#### 所给文字
»»

殖民部所管辖的帝国包括移民殖民地如加拿大和澳大利亚,动荡的南非,旧西印度殖民地、新近吞并的热带非洲地区(1880年以后)、直布罗陀、马耳他、塞浦路斯、锡兰(今斯里兰卡)、马来亚、新加坡和中国香港地区,以及一长串较小的属地。这就是殖民部之所以更倾向于被动反应而不是积极行动的原因。殖民部人力资源稀少:到1914年止,高级官员只有30多人。随着19世纪30年代奴隶制度的废除,其最辉煌的时刻转瞬即逝——废除奴隶制是其面对不满的移民和种植园主强行推行的一项重大政策。随着自由贸易的开始,帝国放弃了控制殖民地经济的任何尝试。帝国主要忙于为其形形色色的附属领地选定总督,草拟指示(避免其过分活跃)并对其进行密切监视以防不测。如果总督越权或(举个例子)容忍奴隶交易和奴隶制度,就会被申饬甚至免职。总督对新法律出台、经费增加、建立新军队或疆域扩张的要求有可能得到同意但更有可能被拒绝。若一个总督背后有靠山,或在媒体里有眼线,或知道利用中枢官员对其所提供情报的依赖,那么他就很难被控制且更别说失去官职。

««

(来源记录)
»»

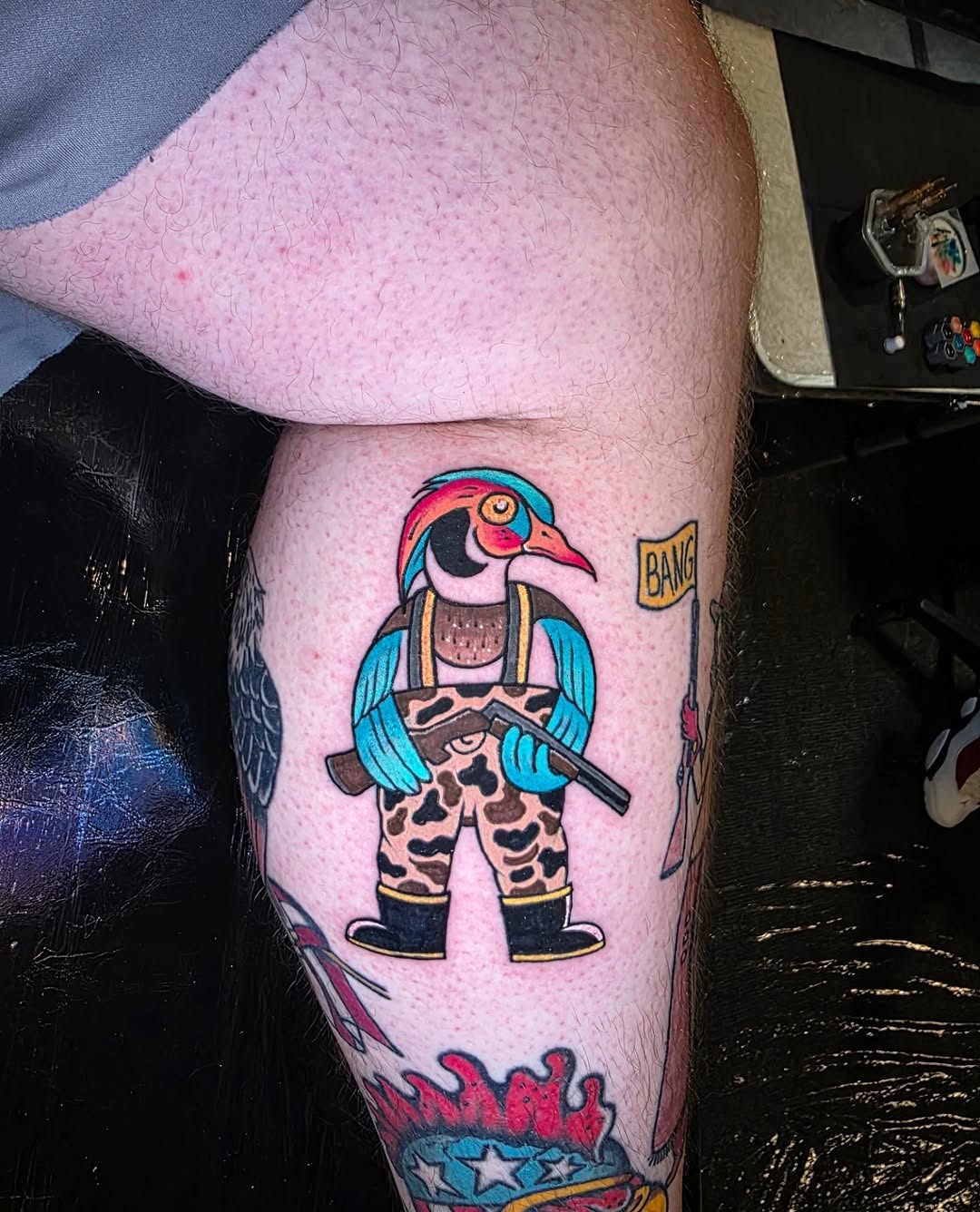 Tattoo by @tattoo_fowler — american_traditional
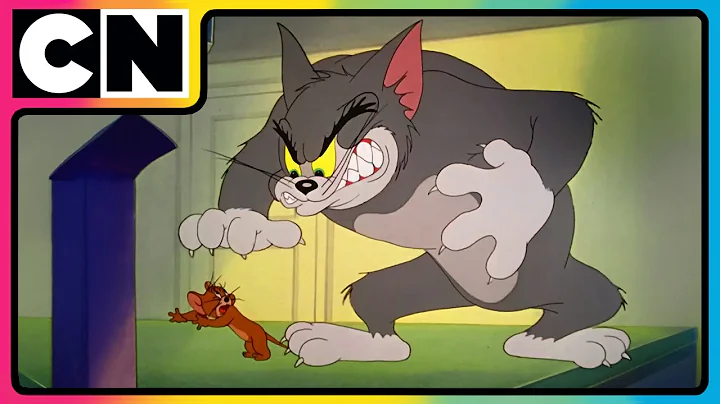 Tom and Jerry😺🐭| Try Not to Laugh Challenge with T & J! 😆| Animated Cartoon | @cnindia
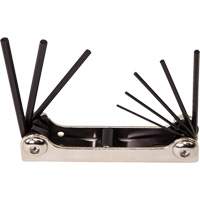 Folding Hex Key Set, 8 Pcs., Imperial PB Rental Co. Ltd.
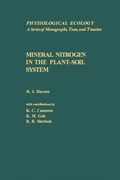 Cover: Mineral Nitrogen In The Plant-Soil System - Academic Press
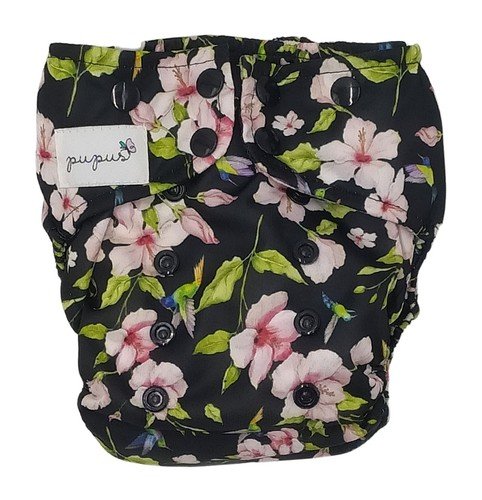 Pieluszka Z Kieszonką Os Dwurzędowa, Kolibry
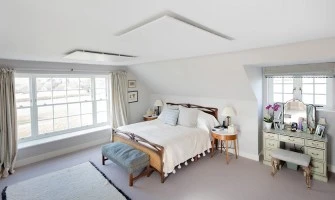 Infrared Heating in the Bedroom – Healthy, Quiet & Efficient with Infraboost Panels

««

#### 待办事项
- A) 把上面全部记录重写一遍,把其中的“Bedroom”替换成“Living Room”,其他内容保持不变,图片不要放进答案。
- B) 接着那段关于殖民部的文字往下续写。
上面的文字和记录出自不同的来源。

#### 答复
- A)
 Tattoo by @tattoo_fowler — american_traditional
 Tom and Jerry😺🐭| Try Not to Laugh Challenge with T & J! 😆| Animated Cartoon | @cnindia
 Folding Hex Key Set, 8 Pcs., Imperial PB Rental Co. Ltd.
 Cover: Mineral Nitrogen In The Plant-Soil System - Academic Press
 Pieluszka Z Kieszonką Os Dwurzędowa, Kolibry
 Infrared Heating in the Living Room – Healthy, Quiet & Efficient with Infraboost Panels

- B)
从行政管理的角度来看,英国掌控了一个东拼西凑的帝国,帝国里充满了矛盾和奇事,英国的统治时好时坏。帝国的发展虽不稳定但十分迅速。但到19世纪中期,三种不同模式的统治(广义上来说)在三个不同的帝国运作:移民殖民帝国,印度帝国和直辖殖民地帝国(大多数殖民地归属于此大类)。